§ OBJECTIVES:
1. From the forum thread on reusable functions, pull out the stretch from "Here's what I" through "enough to others." word for word.
2. Write the next part of the forum thread on reusable functions, picking up after its last sentence.

§ TEXT SECTION:
········

Here's what I mean by that. The author, in talking about the reusable
functions he writes for the kind of tasks he performs is really creating a
domain specific language (or fragments of a language) addressing his
programming domain, whatever that is. The extra work that would be involved to
make this reusable for other people is daunting, primarily because he can be
fast and lose in defining his domain for his own personal use (in fact he may
not even reflect on the fact he is defining a domain), but for his domain
specific language to be useful to others he would have to be far more rigorous
in domain definition, with all the attendant documentation, use case testing,
etc. This level of effort is way beyond the level of effort require to define
an OO framework, for instance. Therefore he produces something that provides
him a deeper level of abstraction, but is not useful enough to others.

------
singular
What frustrates me about this article is the false dichotomy of 'smart
solutions to problems' vs 'simple solutions to problems' - especially when it
comes to C# vs. F#, languages I know well.

········

§ STORED DATA:

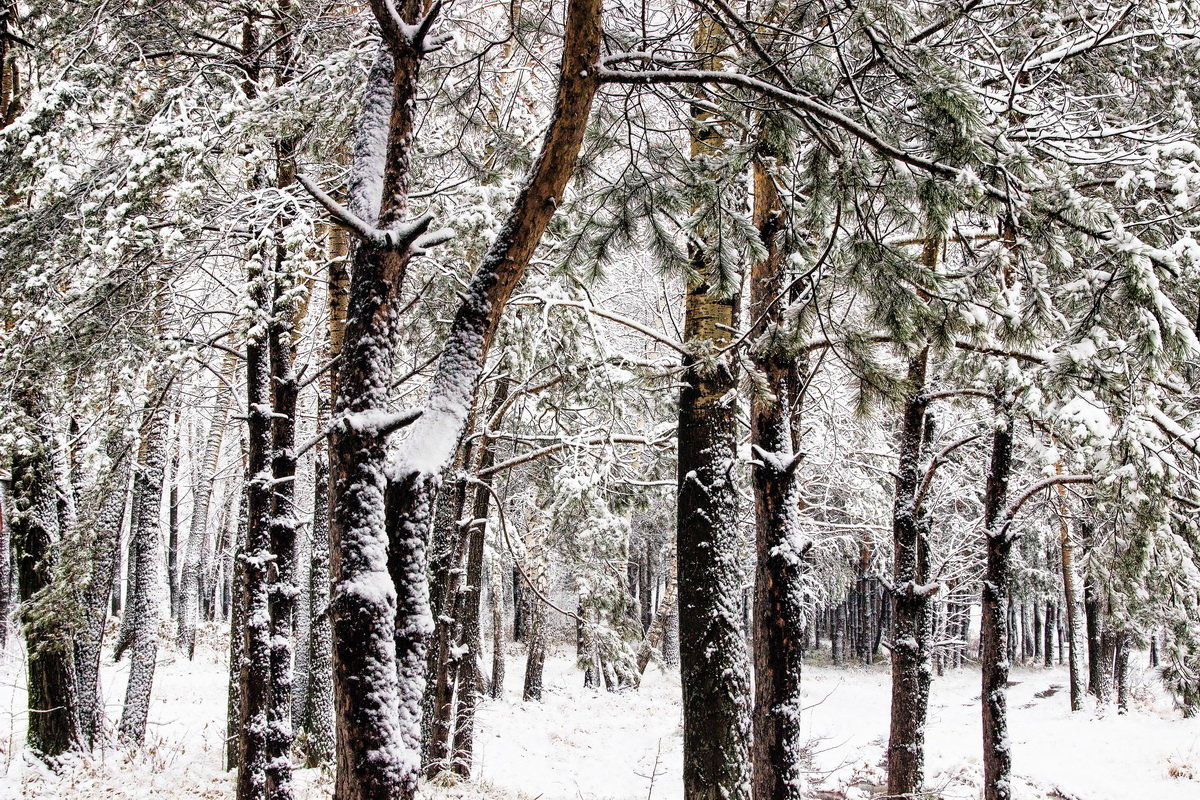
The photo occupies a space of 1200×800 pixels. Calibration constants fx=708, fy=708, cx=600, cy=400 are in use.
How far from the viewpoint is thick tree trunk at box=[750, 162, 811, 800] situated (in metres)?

········

§ ANSWERS BELOW:
1.
Here's what I mean by that. The author, in talking about the reusable
functions he writes for the kind of tasks he performs is really creating a
domain specific language (or fragments of a language) addressing his
programming domain, whatever that is. The extra work that would be involved to
make this reusable for other people is daunting, primarily because he can be
fast and lose in defining his domain for his own personal use (in fact he may
not even reflect on the fact he is defining a domain), but for his domain
specific language to be useful to others he would have to be far more rigorous
in domain definition, with all the attendant documentation, use case testing,
etc. This level of effort is way beyond the level of effort require to define
an OO framework, for instance. Therefore he produces something that provides
him a deeper level of abstraction, but is not useful enough to others.

2.
The whole point of programming languages is to make it easier for human beings
to understand each other's + their own code; a computer could, in theory,
accept code via binary tapped in on a front panel, it really doesn't care how
it gets told what to do.

The point is that code quality is pretty well the same thing as simplicity -
there is no dichotomy here. Like @keyist said, a strawman.

It's also important to remember that there are things that a language can
achieve that simply no library can; the whole point of much of FP is to make
it _easier_ to write code simply. Pattern matching, type inference, tuples,
immutability, these are not 'tools for smart people', they make it easier to
write code which is declarative, and thus more clearly expressing what the
programmer _meant_ rather than how he goes about it.

Additionally, I don't think we should cede to the programmer who says 'I'm
stuck in my ways and can do it all with libraries, blah' - that's a red flag
in my view - a programmer who is not willing to constantly improve and
question their work (can I make this better? How do I improve this?) - is
likely to be the kind of programmer who produces code of a certain (almost
certainly low) quality and has no means of improving on that. The 9-5 Bobs.

Let's not mistake inertia + fear of learning something new for wisdom, please.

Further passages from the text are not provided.